Investigators also used their information to make arrests during the months-long investigation, picking up “facilitator” Rashada Allen with a gun the complaint alleges Mykal Derry had purchased and was planning to pick up. Allen also allegedly lived with her mother while allowing the gang to use her Stanley Holmes apartment.
* * *
“Man, I just lost $1,800, man,” Derry tells a friend in one intercepted conversation. “Shada (Allen) got booked, you heard?”
He then says she was found with a .40-caliber semiautomatic handgun that she was bringing to him. So he’s out that money, along with the bail.
“I’m gonna rape that (expletive) when she get out, dog,” he says in an Oct. 9, 2012 phone call, the complaint says.
But in a text to Allen later that night, Mykal tells her, “I love you cuz dnt even worry ... Allah iz with us.”
Derry had his own bail bondsman, who allegedly worked mainly for drugs.
Identified only as PJL of Rapid Bail Bonds in Atlantic City, he may have also done more than set up payments to free members.
When getting one female associate out of jail, he tells Derry things depend on “if somebody can make a (expletive) pay stub for her. She ain’t work.”
He then adds: “But I didn’t tell you to do that.”
Women were mainly used to buy things and provide their apartments as places to store and distribute drugs, and sometimes hide things such as a ballistics vest and weapons.
He also kept rivals in check, even ordering shootings and killings, the charges allege.

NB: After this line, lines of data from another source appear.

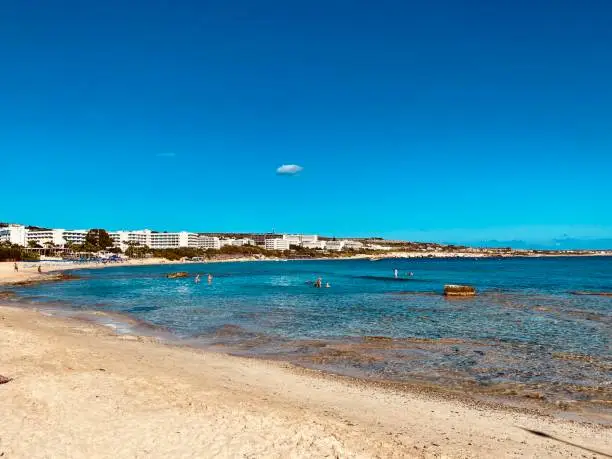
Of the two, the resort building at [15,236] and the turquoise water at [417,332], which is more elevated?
the resort building at [15,236]

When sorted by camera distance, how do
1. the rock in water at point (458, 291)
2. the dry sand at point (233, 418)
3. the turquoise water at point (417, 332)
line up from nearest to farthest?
the dry sand at point (233, 418), the turquoise water at point (417, 332), the rock in water at point (458, 291)

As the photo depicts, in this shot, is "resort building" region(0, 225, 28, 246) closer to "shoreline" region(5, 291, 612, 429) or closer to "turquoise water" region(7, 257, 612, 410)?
"turquoise water" region(7, 257, 612, 410)

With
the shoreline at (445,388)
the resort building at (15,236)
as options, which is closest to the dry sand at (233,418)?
the shoreline at (445,388)

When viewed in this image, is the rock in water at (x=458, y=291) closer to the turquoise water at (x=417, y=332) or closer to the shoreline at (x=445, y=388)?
the turquoise water at (x=417, y=332)

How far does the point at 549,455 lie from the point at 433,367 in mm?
8107

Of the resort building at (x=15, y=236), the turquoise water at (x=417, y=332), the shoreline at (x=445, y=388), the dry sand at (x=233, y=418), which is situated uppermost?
the resort building at (x=15, y=236)

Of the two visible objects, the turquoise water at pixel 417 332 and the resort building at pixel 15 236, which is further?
the resort building at pixel 15 236

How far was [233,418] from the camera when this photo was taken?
33.3 ft

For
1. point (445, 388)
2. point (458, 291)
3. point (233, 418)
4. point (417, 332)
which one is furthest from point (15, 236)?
point (233, 418)

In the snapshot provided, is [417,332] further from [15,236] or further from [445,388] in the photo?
[15,236]

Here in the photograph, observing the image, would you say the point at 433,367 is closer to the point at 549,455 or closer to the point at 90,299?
the point at 549,455

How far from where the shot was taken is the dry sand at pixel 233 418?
8617 mm

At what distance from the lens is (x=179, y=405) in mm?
11047

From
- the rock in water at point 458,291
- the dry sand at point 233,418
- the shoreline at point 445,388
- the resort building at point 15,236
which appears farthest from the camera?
the resort building at point 15,236
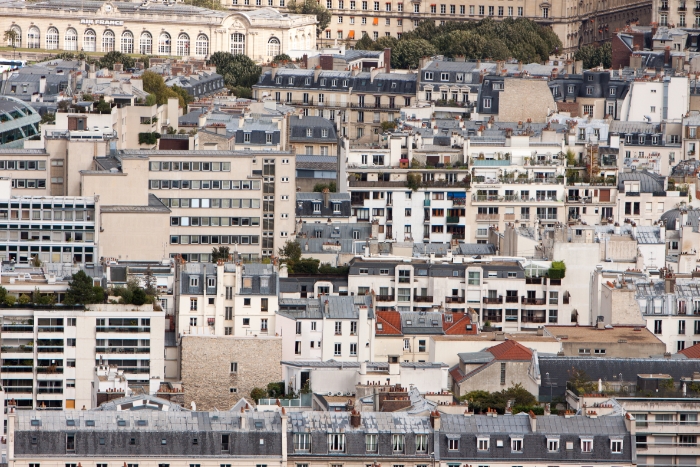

Although, he would be careful to keep himself away from the violence.
Then, the day after James’ killing, both he and his brother were arrested.
At their first appearance, Malik Derry attempted to clear his older brother and alleged gang leader.
“I have an affidavit I wrote,” he told the judge, holding up a folded piece of lined, yellow paper.
The judge tells him that is not for this day, and to tell his lawyer, when he gets one.
“I was just letting him go,” the younger Derry explained. “He’s got nothing to do with nothing.”
Beside him, his brother nodded his head, but said nothing.
“Not too much talkin’ bro.”
Advice the complaint seems to show Mykal Derry didn’t always take.